-- Start Provided data --
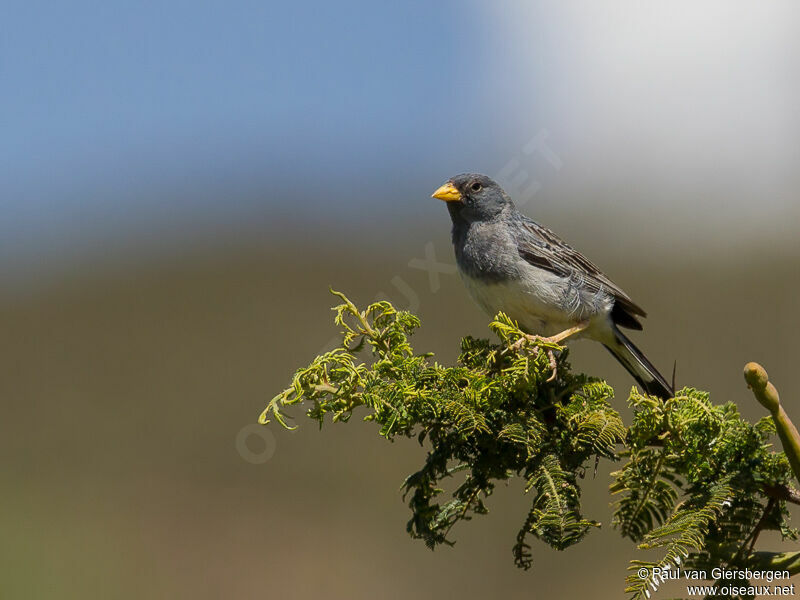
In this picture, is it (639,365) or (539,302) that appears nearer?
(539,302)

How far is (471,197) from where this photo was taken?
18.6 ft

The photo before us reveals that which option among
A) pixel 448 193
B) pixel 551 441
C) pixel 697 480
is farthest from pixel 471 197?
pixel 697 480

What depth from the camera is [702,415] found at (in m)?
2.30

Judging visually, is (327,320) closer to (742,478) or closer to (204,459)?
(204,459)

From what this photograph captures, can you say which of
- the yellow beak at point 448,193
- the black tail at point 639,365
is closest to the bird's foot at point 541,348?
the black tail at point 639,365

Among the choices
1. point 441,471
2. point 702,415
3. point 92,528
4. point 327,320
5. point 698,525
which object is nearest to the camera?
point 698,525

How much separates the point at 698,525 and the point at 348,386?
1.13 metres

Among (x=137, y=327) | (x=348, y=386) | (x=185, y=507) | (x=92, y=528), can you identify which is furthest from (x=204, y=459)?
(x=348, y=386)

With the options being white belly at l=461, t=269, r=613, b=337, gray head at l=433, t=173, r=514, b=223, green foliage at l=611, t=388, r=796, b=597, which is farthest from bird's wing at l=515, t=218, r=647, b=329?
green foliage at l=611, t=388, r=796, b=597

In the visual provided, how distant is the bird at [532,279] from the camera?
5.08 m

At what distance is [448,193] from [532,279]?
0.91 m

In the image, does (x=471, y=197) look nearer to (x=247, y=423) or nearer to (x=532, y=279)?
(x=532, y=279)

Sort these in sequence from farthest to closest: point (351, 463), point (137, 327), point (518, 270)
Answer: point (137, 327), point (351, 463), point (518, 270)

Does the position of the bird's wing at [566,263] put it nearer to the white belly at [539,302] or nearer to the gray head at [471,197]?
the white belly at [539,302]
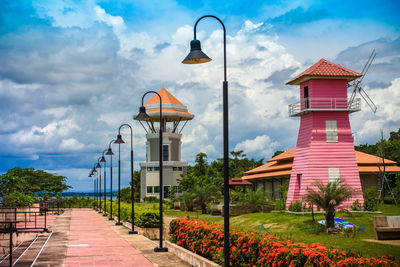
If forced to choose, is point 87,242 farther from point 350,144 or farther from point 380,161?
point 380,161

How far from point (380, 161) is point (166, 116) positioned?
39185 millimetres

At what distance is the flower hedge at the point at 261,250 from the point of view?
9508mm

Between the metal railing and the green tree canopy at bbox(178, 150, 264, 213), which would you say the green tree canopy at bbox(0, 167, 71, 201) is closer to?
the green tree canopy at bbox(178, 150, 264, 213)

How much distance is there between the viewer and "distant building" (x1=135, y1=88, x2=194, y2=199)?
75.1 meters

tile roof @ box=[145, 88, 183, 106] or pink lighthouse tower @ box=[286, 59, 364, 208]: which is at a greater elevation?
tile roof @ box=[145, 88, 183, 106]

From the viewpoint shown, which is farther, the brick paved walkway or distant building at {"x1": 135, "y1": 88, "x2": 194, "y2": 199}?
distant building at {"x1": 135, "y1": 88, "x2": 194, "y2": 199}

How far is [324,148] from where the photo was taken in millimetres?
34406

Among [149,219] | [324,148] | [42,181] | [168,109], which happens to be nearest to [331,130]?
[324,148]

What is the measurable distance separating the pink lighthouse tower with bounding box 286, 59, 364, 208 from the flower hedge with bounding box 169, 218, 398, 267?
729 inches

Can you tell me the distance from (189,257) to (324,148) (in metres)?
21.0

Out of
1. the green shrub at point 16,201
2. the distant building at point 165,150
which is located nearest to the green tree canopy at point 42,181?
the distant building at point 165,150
-- End Provided data --
_Given task_
Copy out all of the material above word for word, leaving out the pictures.

_Output for this exercise_
In this picture, is it (639,365) or (539,302) that appears nearer?
(539,302)

How far is (471,197) from where this photo was taken?
18.6 ft

The photo before us reveals that which option among
A) pixel 448 193
B) pixel 551 441
C) pixel 697 480
is farthest from pixel 471 197?
pixel 697 480

What depth from the camera is [702,415] found at (in m)?
2.30

Judging visually, is (327,320) closer to (742,478) or closer to (204,459)?
(204,459)

From what this photograph captures, can you say which of
- the yellow beak at point 448,193
- the black tail at point 639,365
is closest to the bird's foot at point 541,348?
the black tail at point 639,365

Among the choices
1. point 441,471
2. point 702,415
3. point 92,528
4. point 327,320
5. point 698,525
which object is nearest to the camera?
point 698,525

How much separates the point at 698,525 and the point at 348,386?
1.13 metres

Among (x=137, y=327) | (x=348, y=386) | (x=185, y=507) | (x=92, y=528), can you identify which is furthest from (x=204, y=459)?
(x=348, y=386)

With the options being white belly at l=461, t=269, r=613, b=337, gray head at l=433, t=173, r=514, b=223, green foliage at l=611, t=388, r=796, b=597, which is farthest from bird's wing at l=515, t=218, r=647, b=329?
green foliage at l=611, t=388, r=796, b=597

In the visual provided, how distant is the bird at [532,279] from the camera?
5.08 m

At what distance is [448,193] from [532,279]?
0.91 m

In the image, does (x=471, y=197) look nearer to (x=247, y=423) or nearer to (x=532, y=279)?
(x=532, y=279)

Sort these in sequence from farthest to closest: point (351, 463), point (137, 327), point (518, 270)
Answer: point (137, 327), point (351, 463), point (518, 270)

Does the position of the bird's wing at [566,263] put it nearer to the white belly at [539,302] or nearer to the gray head at [471,197]?
the white belly at [539,302]
If forced to choose, is point 87,242 farther from point 350,144 or farther from point 380,161?
point 380,161

How far from point (380, 161) is point (166, 116) positioned?
39185 millimetres

At what distance is the flower hedge at the point at 261,250 from the point of view?
9508mm

Between the metal railing and the green tree canopy at bbox(178, 150, 264, 213), which would you say the green tree canopy at bbox(0, 167, 71, 201) is closer to?
the green tree canopy at bbox(178, 150, 264, 213)

How much distance is there between the viewer and "distant building" (x1=135, y1=88, x2=194, y2=199)?
75.1 meters

tile roof @ box=[145, 88, 183, 106] or pink lighthouse tower @ box=[286, 59, 364, 208]: which is at a greater elevation?
tile roof @ box=[145, 88, 183, 106]

From the viewpoint shown, which is farther, the brick paved walkway or distant building at {"x1": 135, "y1": 88, "x2": 194, "y2": 199}?
distant building at {"x1": 135, "y1": 88, "x2": 194, "y2": 199}

How far is [324,148] from where the photo was taken in millimetres?
34406

Among [149,219] | [324,148] | [42,181] | [168,109], which happens to be nearest to [331,130]?
[324,148]

What is the measurable distance separating the pink lighthouse tower with bounding box 286, 59, 364, 208 from the flower hedge with bounding box 169, 218, 398, 267?
729 inches

Can you tell me the distance from (189,257) to (324,148) (in metres)?
21.0

Out of
1. the green shrub at point 16,201
2. the distant building at point 165,150
which is located nearest to the green tree canopy at point 42,181?
the distant building at point 165,150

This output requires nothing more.